**Directive A:**
Summarize the review page in two sentences.
**Directive B:**
Reproduce verbatim the part of the review page starting at "This manuscript is" and ending at "it more clearly.".

**Page text:**
How Long Does the Hydrogen Atom Live?

Universe 2023, 9(11), 473; https://doi.org/10.3390/universe9110473
by David McKeen 1,* and Maxim Pospelov 2,3
Reviewer 1: Anonymous
Reviewer 2: Anonymous
Reviewer 3: Anonymous
Reviewer 4: Anonymous
Universe 2023, 9(11), 473; https://doi.org/10.3390/universe9110473
Submission received: 27 September 2023 / Revised: 30 October 2023 / Accepted: 2 November 2023 / Published: 4 November 2023
(This article belongs to the Special Issue Neutron Lifetime)

Round 1

Reviewer 1 Report

Comments and Suggestions for Authors

In my opinion, this is a simple relevant paper that deserves to be published. The references need to be improved, in the sense that many appear as ? probably due to some LaTeX bug. Similarly, LaTeX bugs that produce wrong symbols such as "CEfl" in eq. (2) and line 117 etc have to be be fixed.

Author Response

We thank the referee for their report and will fix the latex formatting errors.

Reviewer 2 Report

Comments and Suggestions for Authors

This manuscript is mainly on the exotic decays of Hydrogen induced by  dark particles, and relevant exotic neutron decays. This is very interesting for the beyond standard model community, in light of the theoretical and experimental efforts to look for the signatures of baryon number violation and proton decays. I would recommend publication at Universe, if the authors could address the following minor issues:

1. I could not understand how the charge-violating decay of electron e-> \gamma + missing energy can be used to set limit on Hydrogen lifetime [cf. line 53-55]. The authors should explain it more clearly.

**Provided information:**
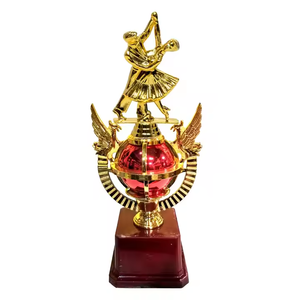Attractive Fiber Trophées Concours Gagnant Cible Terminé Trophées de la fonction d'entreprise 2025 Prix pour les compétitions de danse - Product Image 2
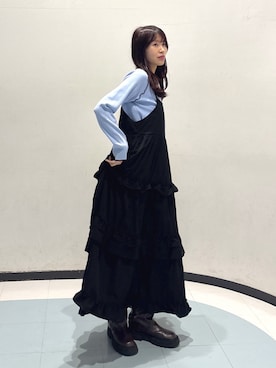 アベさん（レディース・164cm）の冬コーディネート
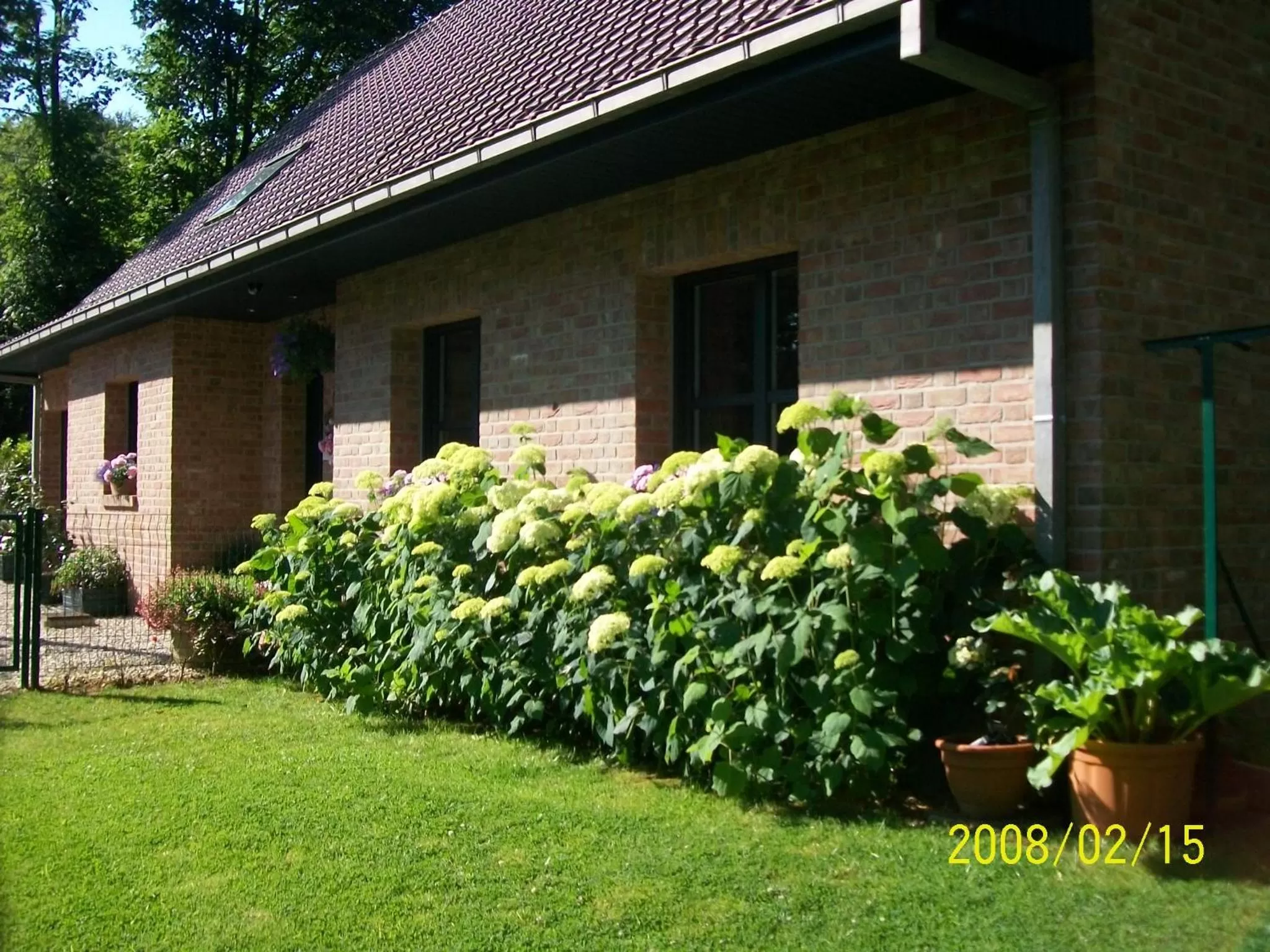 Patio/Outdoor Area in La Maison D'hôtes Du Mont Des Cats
--
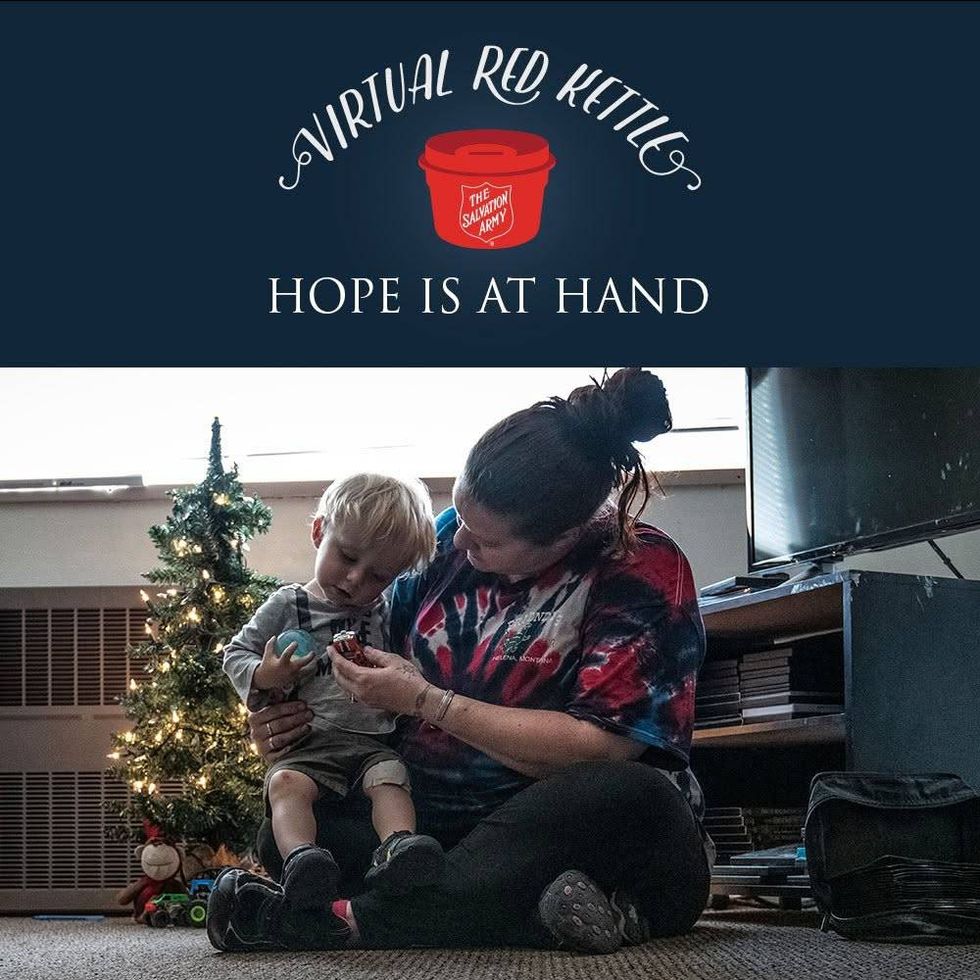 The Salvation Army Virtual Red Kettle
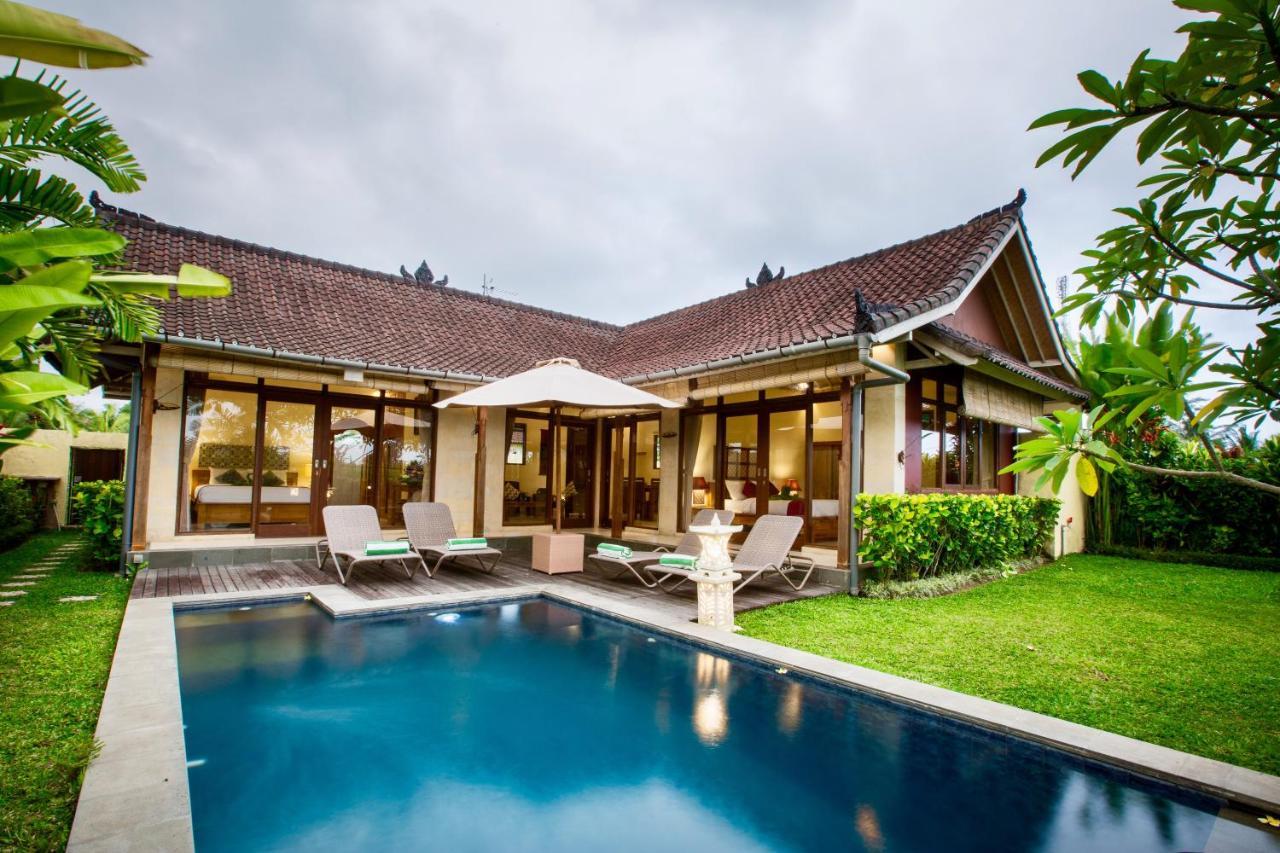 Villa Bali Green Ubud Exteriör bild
--
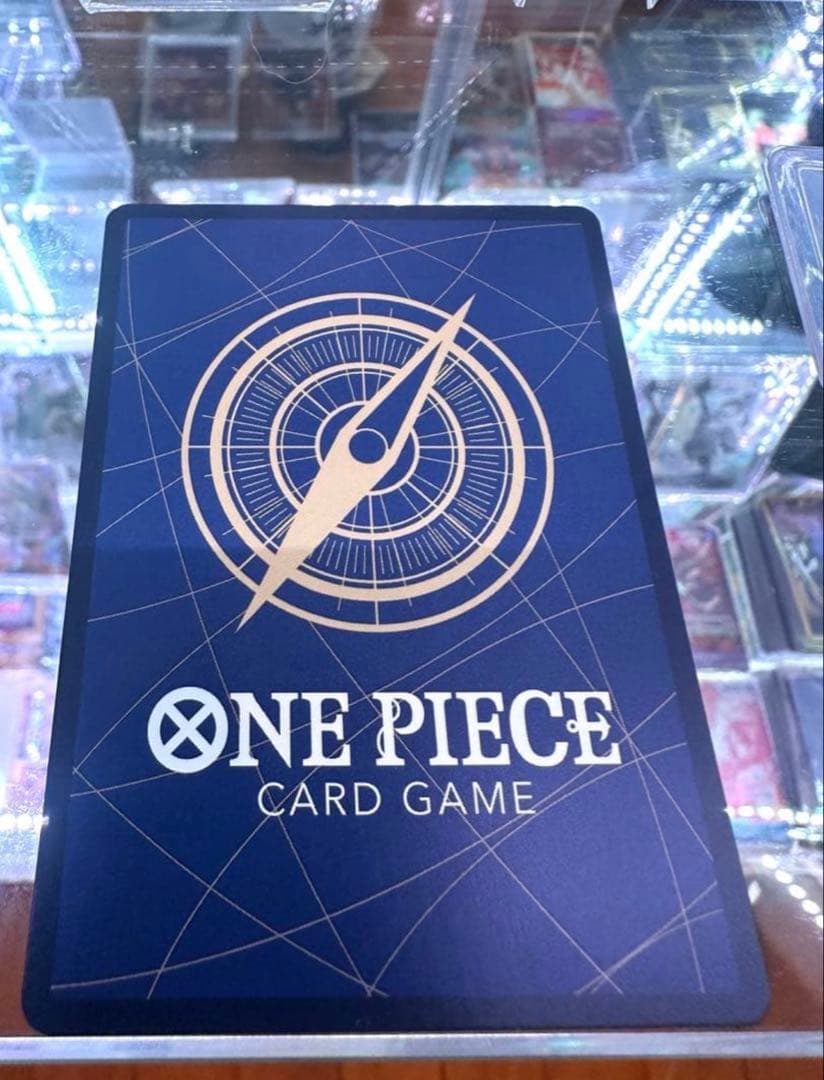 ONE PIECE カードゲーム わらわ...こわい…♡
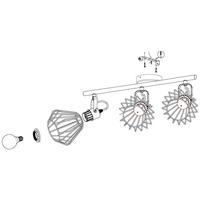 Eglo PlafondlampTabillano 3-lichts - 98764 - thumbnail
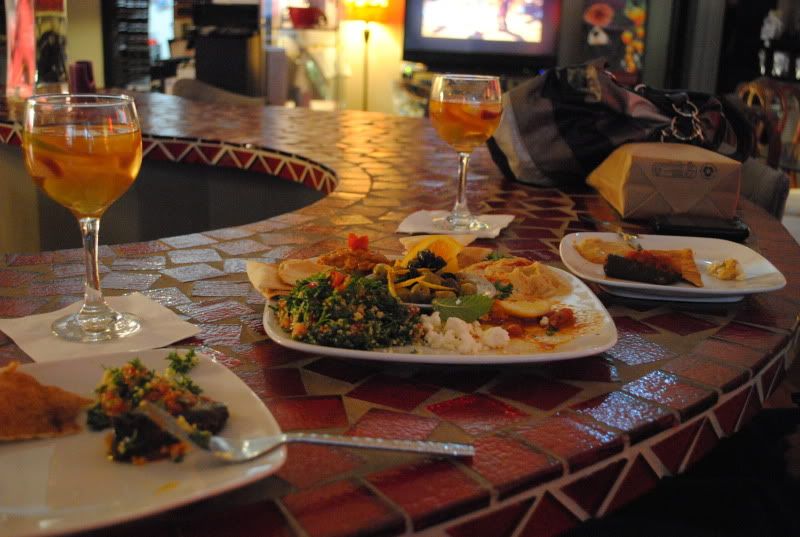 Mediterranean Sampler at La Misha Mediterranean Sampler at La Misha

**Worked solution A:**
The page gives publication details for the Universe article "How Long Does the Hydrogen Atom Live?" by David McKeen and Maxim Pospelov, part of the Special Issue Neutron Lifetime, along with first-round reports from anonymous reviewers. Reviewer 1 recommends publication but asks for LaTeX bugs in the references and symbols to be fixed, which the authors agree to do, while Reviewer 2 finds the work on exotic hydrogen and neutron decays very interesting and recommends publication if minor issues are addressed, such as explaining how the charge-violating electron decay can set a limit on the hydrogen lifetime.

**Worked solution B:**
This manuscript is mainly on the exotic decays of Hydrogen induced by  dark particles, and relevant exotic neutron decays. This is very interesting for the beyond standard model community, in light of the theoretical and experimental efforts to look for the signatures of baryon number violation and proton decays. I would recommend publication at Universe, if the authors could address the following minor issues:

1. I could not understand how the charge-violating decay of electron e-> \gamma + missing energy can be used to set limit on Hydrogen lifetime [cf. line 53-55]. The authors should explain it more clearly.